With the warming to above zero and the accompanying thaw, with the rain that has drenched the snow and with the freeze coming again that will turn it all into slippery ice, that kilometre will not be ‘miraculously’ ‘fahrbar’ (drive-able). The drive-ability of that kilometre depends now almost entirely on how much I shovel, where I shovel, how far down I shovel and if I survive (no heart attack or stroke or back spasms laying me flat in the snow for days while I freeze to death, or any other of a host of ways that shovelling could put me down.)

That’s a reality that is conditional, conditional on what I do.

God’s grace, forgiveness, claim on us, and mission that we are sent back into the world to work at is not conditional at all. God’s blessings and favour are not conditional on anything we do. That God blesses us and favours us is entirely unconditional!
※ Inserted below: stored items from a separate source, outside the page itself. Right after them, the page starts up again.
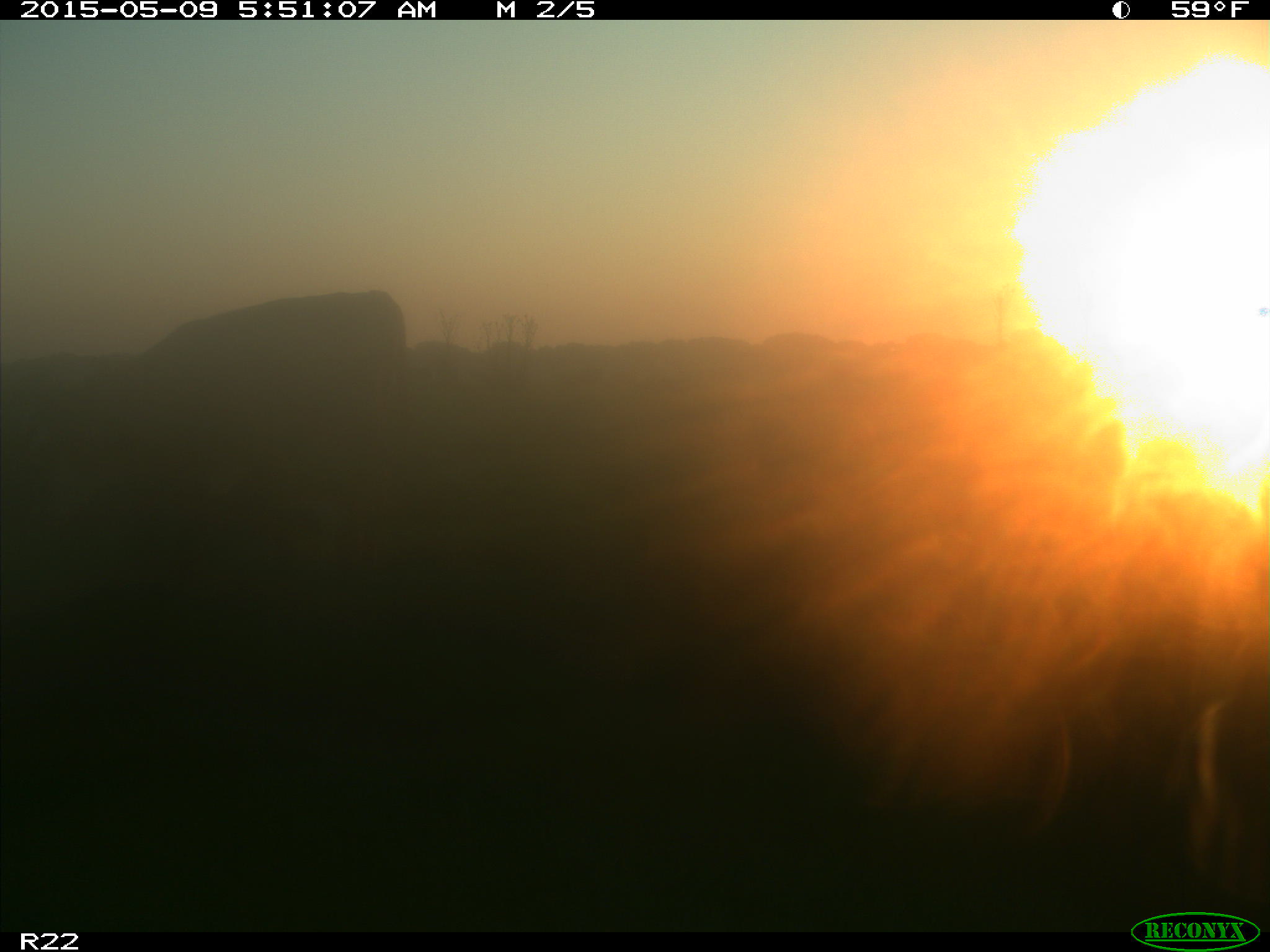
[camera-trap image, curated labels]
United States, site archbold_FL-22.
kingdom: Animalia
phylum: Chordata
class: Mammalia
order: Artiodactyla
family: Bovidae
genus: Bos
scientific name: Bos taurus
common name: domestic cow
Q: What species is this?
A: Bos taurus (domestic cow).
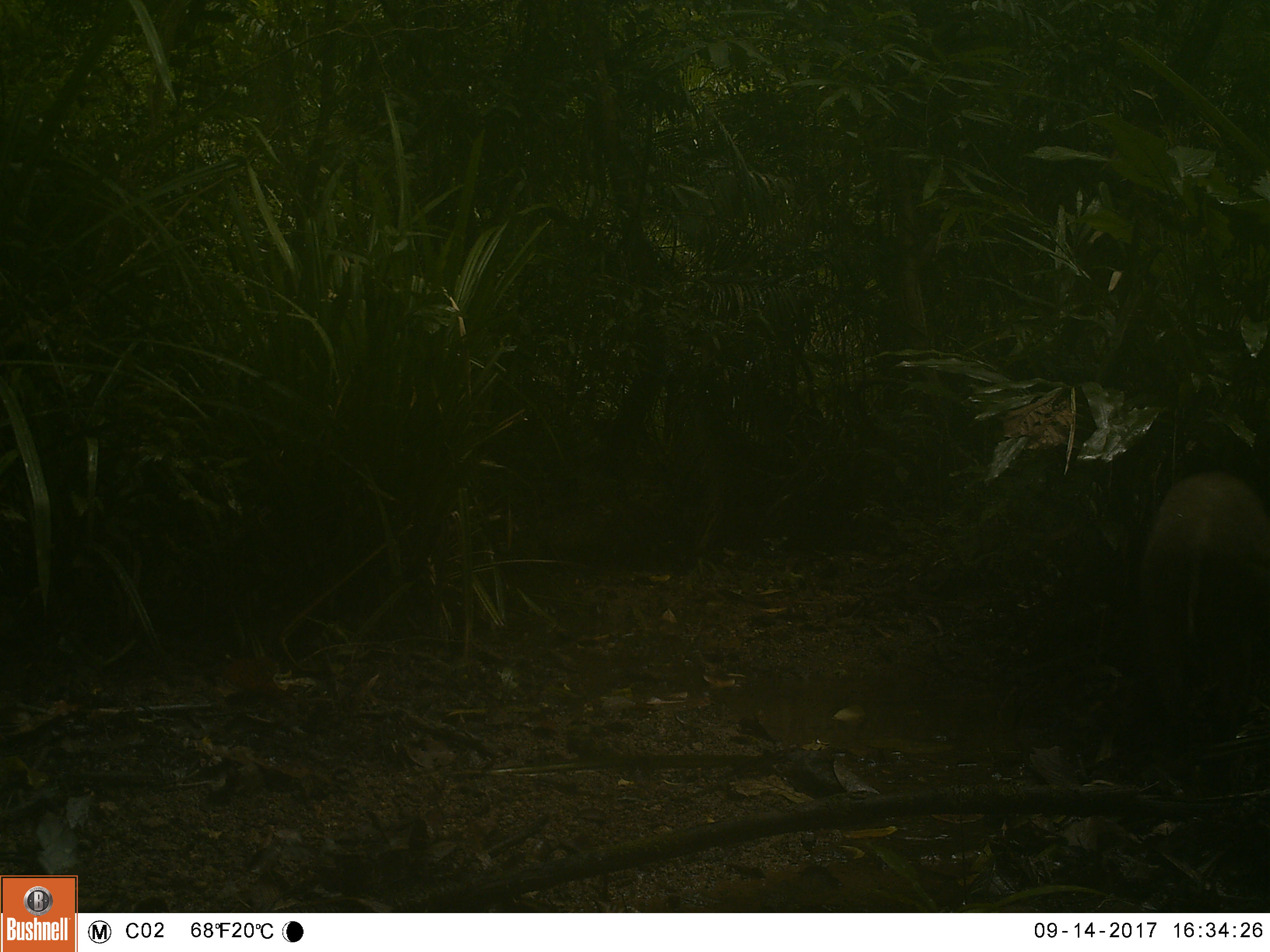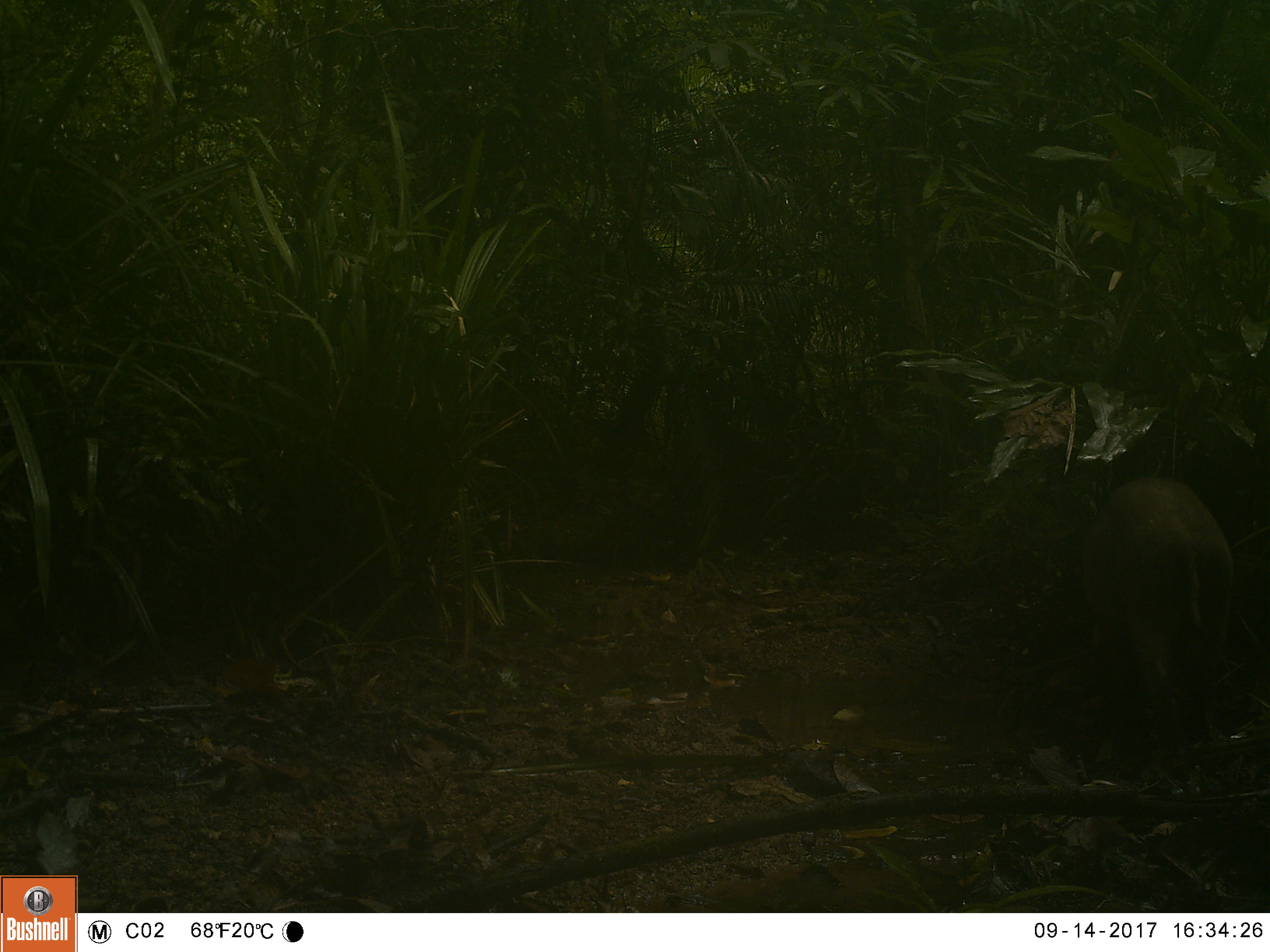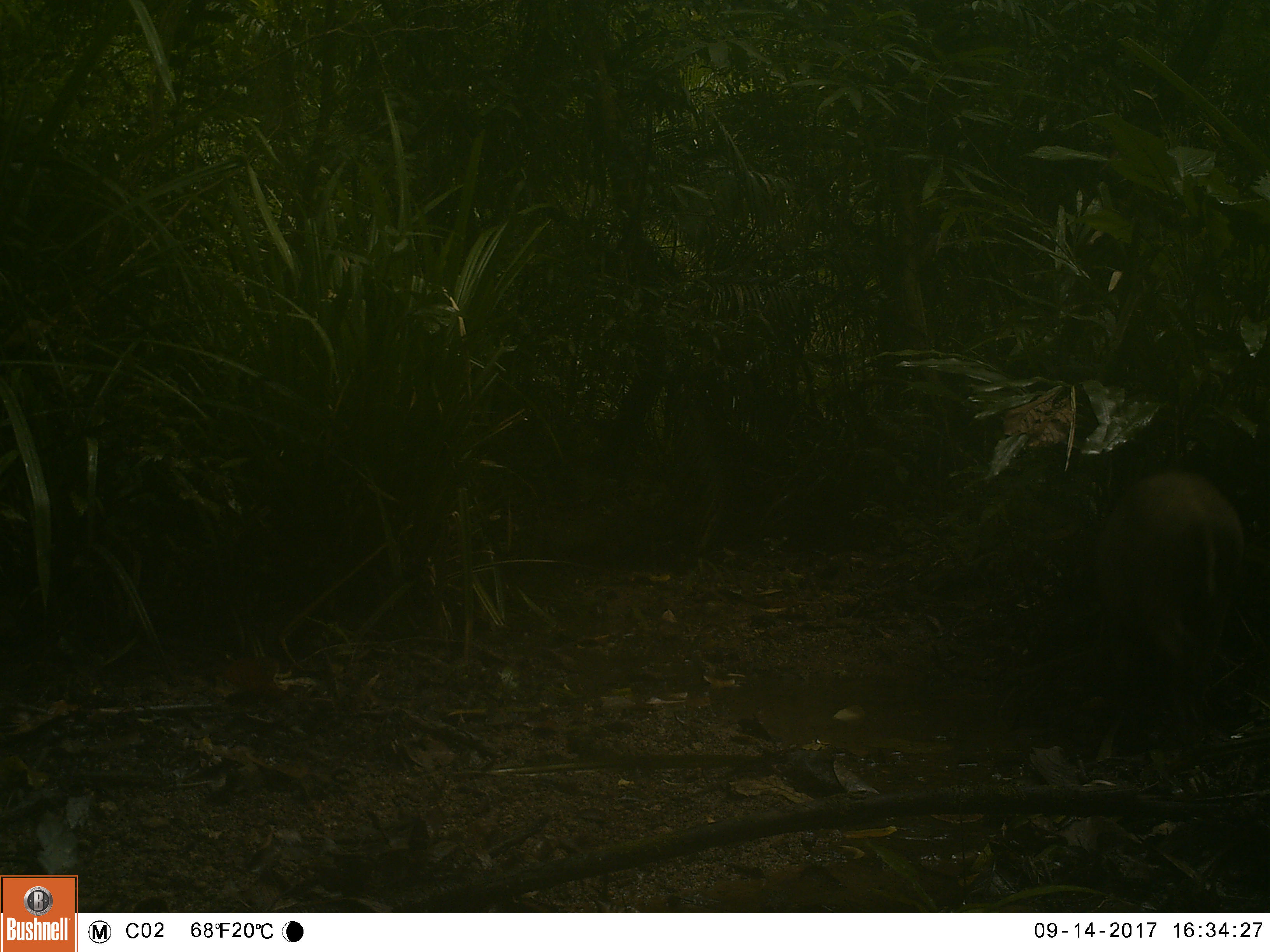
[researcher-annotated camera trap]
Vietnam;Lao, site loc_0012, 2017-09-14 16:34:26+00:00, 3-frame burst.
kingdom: Animalia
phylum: Chordata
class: Mammalia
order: Artiodactyla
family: Suidae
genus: Sus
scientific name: Sus scrofa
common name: eurasian wild pig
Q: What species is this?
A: Eurasian wild pig (Sus scrofa).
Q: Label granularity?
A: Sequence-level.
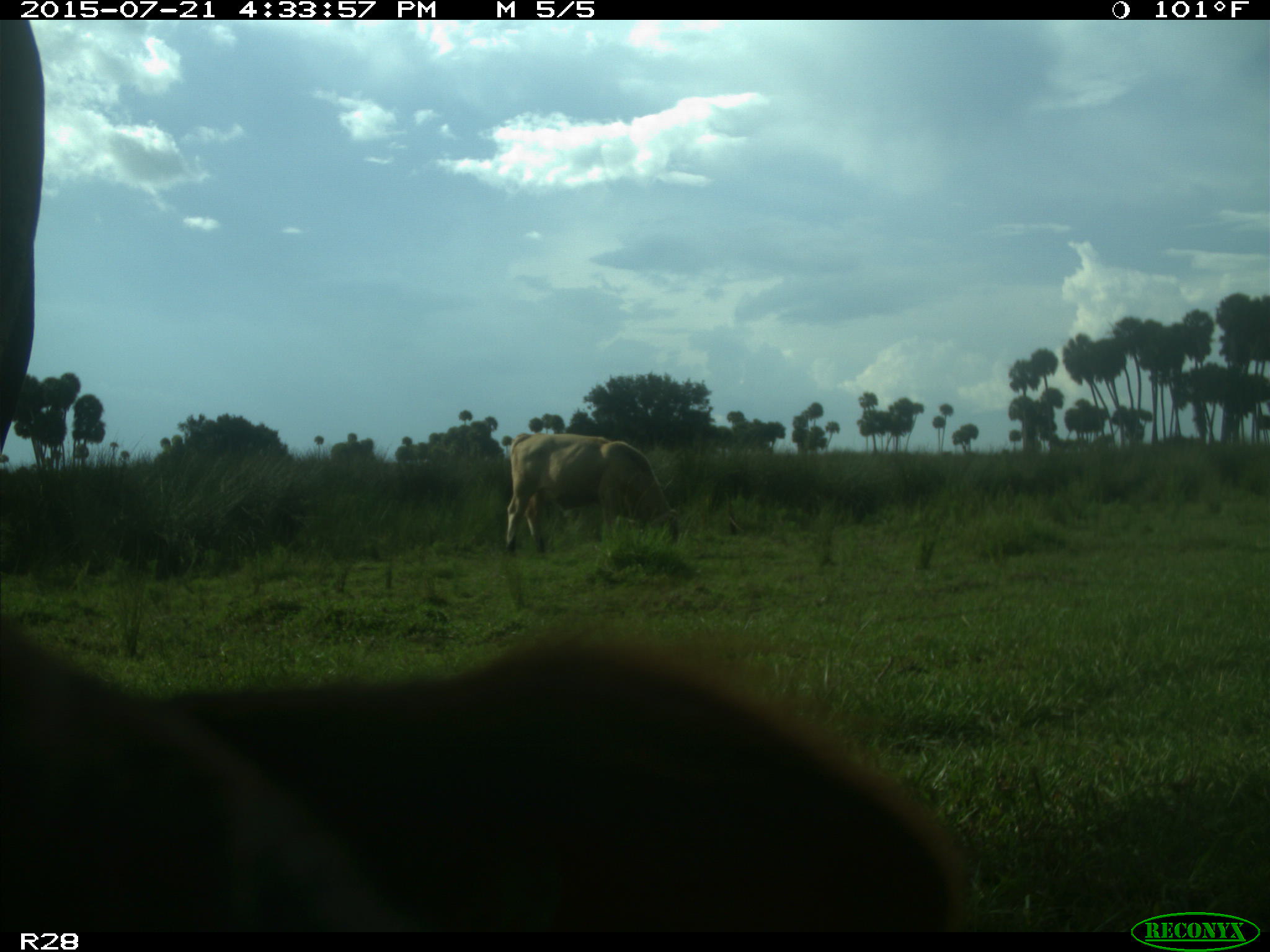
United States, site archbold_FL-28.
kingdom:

It depends only on God’s steadfast, never changing, never failing love and grace.

We humans do not like to be so dependent on any one or thing other than ourselves. So we, along with great words of God’s grace and steadfast love, have repeatedly perverted God’s promises into being conditional on our responses to God’s grace and steadfast love. Thus Psalm that teaches (wrongly) that God’s blessings and favour for us and our children and their children and all people is conditional on us keeping his covenant and remembering to do his commandments.

That condition sets us up to strive to be and do what we cannot be or do: perfect. And it gives control of our lives over to others who interpret our being and doing as sufficiently good enough or not.

God’s grace and steadfast love are not conditional.

God sends us out to be and do that same unconditional grace and love for all people.

Are we up to the mission? It does take every bit of life we have in us, and often more.